> Görev 1
Kayıtlarda "member" sözcüğünü içeren satırların sayısını verin ve yalnızca bu sayıyı yazın.

> Metin bölümü

---

Demokratik Kongo Cumhuriyeti'nden askerler Burundi'nin Gatumba köyüne geldi. (Reuters)
Demokratik Kongo Cumhuriyeti'nden askerler Burundi'nin Gatumba köyüne geldi. (Reuters)

ABD dün, Ruanda’nın Demokratik Kongo Cumhuriyeti’nin doğusundaki çatışmaya müdahil olmasını kınadı. Ruanda’ya yönelik eleştiriler, silahlı 23 Mart Hareketi’nin (M23) bölgede yeni bir saldırı başlatmasının ardından geldi. Söz konusu saldırı, Kinşasa ve Kigali’nin Washington’da birkaç gün önce imzaladığı anlaşmanın akabinde gerçekleşyor.

---

> Verilen kayıtlar
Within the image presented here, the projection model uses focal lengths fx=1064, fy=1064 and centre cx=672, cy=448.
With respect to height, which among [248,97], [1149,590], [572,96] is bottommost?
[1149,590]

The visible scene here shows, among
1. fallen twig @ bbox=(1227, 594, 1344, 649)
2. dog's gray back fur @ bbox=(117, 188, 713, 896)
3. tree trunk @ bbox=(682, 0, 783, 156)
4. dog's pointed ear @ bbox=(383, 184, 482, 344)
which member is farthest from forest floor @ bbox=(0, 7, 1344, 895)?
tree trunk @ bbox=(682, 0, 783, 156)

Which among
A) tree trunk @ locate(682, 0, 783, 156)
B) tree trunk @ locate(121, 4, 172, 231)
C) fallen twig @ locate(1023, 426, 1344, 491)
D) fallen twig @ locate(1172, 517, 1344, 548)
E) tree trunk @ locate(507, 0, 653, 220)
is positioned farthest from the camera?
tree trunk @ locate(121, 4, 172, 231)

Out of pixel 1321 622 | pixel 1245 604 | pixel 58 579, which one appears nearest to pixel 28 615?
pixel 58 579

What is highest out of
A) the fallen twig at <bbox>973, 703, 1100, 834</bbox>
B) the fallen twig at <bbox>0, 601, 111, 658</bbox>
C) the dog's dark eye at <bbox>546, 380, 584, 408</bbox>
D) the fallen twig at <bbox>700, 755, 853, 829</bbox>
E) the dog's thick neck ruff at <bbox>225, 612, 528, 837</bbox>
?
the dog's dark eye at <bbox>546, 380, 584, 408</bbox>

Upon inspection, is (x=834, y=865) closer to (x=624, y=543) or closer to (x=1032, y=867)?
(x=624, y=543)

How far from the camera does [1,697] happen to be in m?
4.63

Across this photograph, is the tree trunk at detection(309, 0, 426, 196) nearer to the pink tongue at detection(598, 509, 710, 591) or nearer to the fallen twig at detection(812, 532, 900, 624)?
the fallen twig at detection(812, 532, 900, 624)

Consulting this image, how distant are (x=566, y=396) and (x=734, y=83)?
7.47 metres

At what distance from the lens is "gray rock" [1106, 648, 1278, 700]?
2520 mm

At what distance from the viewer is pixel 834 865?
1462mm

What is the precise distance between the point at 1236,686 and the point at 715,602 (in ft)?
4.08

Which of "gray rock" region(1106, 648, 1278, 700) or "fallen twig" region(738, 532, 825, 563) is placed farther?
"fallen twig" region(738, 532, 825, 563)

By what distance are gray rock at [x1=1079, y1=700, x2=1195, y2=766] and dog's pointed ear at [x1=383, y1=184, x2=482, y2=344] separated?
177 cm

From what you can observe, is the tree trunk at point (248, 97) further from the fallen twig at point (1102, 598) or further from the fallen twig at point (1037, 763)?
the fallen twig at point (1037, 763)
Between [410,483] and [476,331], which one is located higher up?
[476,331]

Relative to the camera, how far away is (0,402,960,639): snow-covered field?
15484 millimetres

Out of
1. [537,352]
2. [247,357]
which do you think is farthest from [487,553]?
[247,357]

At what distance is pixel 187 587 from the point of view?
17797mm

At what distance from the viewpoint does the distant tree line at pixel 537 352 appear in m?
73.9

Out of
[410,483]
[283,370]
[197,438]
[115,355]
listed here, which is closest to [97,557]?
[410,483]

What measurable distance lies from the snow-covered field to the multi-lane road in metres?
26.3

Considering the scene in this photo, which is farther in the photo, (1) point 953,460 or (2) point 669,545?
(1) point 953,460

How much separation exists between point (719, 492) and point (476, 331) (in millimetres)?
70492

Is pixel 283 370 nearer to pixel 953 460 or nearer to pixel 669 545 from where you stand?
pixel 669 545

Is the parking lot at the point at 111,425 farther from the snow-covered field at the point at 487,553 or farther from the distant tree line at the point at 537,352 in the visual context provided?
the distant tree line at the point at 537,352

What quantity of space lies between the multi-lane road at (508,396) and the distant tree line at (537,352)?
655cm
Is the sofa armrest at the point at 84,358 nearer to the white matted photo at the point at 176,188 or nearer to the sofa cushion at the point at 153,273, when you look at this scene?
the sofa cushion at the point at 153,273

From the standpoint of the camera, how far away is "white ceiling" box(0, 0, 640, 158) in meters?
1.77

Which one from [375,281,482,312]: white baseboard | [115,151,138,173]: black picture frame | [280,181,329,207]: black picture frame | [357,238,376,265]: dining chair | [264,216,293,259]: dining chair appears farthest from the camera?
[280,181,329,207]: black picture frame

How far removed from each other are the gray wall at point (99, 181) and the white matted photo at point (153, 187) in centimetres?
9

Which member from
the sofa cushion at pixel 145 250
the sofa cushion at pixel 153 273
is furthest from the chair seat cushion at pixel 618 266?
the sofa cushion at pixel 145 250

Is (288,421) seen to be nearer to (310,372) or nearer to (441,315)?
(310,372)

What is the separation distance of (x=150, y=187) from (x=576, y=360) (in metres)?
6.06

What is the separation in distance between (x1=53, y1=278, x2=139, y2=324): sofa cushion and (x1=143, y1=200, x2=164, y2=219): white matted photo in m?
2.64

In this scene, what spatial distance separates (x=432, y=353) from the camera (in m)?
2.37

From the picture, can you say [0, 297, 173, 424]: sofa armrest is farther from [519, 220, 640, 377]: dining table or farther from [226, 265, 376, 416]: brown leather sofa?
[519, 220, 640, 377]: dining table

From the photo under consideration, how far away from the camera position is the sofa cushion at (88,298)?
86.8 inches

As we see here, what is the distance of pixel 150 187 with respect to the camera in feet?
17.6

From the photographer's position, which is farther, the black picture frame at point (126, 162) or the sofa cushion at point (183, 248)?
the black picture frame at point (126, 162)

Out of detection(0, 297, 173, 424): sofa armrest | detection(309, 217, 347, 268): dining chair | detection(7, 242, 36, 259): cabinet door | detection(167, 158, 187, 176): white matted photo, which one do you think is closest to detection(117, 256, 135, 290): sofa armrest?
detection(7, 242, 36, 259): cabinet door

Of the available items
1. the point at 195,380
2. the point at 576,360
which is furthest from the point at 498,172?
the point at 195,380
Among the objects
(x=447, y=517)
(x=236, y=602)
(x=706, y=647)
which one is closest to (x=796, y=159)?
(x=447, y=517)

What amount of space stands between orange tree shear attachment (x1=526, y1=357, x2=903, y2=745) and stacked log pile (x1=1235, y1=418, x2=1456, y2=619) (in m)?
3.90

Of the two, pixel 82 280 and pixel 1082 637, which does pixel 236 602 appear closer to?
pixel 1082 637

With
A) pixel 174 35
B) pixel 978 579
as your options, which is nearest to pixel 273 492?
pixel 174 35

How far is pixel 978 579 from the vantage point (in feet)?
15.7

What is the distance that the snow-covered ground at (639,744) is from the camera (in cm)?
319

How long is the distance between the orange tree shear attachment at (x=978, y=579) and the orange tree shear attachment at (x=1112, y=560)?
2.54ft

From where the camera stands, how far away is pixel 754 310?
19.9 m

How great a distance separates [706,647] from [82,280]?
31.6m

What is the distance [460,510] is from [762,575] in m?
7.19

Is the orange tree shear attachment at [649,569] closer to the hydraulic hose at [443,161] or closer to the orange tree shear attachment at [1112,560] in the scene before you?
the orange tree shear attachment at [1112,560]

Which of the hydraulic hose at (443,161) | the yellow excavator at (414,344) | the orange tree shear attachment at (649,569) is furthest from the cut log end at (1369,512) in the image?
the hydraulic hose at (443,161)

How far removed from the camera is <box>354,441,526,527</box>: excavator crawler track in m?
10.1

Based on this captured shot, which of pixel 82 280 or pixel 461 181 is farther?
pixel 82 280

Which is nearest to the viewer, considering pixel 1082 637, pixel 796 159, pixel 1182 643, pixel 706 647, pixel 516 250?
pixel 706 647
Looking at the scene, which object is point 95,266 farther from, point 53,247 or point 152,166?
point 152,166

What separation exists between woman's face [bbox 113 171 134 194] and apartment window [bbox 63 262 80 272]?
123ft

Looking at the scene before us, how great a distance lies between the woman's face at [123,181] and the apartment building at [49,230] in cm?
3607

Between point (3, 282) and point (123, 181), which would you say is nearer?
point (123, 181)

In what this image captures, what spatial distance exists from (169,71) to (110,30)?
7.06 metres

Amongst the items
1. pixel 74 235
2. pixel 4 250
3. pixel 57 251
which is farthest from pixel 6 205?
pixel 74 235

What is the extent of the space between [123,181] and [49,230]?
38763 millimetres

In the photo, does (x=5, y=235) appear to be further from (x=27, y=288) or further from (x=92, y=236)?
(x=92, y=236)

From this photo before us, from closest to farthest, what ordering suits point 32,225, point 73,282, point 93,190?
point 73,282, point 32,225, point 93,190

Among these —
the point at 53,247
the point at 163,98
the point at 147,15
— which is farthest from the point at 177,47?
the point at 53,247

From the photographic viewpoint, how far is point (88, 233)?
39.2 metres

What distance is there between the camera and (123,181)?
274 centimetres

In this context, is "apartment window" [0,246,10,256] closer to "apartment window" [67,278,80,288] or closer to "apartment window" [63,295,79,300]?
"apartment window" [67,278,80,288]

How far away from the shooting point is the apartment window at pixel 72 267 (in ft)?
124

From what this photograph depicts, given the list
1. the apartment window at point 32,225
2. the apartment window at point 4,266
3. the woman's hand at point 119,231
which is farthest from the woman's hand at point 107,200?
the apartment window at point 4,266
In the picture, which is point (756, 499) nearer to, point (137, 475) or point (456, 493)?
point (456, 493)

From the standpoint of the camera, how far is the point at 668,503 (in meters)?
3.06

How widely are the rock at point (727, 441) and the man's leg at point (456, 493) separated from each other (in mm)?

---

> Görev 2
Metin bölümüne göre ABD dün hangi ülkenin Demokratik Kongo Cumhuriyeti'nin doğusundaki çatışmaya müdahil olmasını kınadı?

> Görev sonucu 1
2

> Görev sonucu 2
ABD, Ruanda'nın çatışmaya müdahil olmasını kınadı.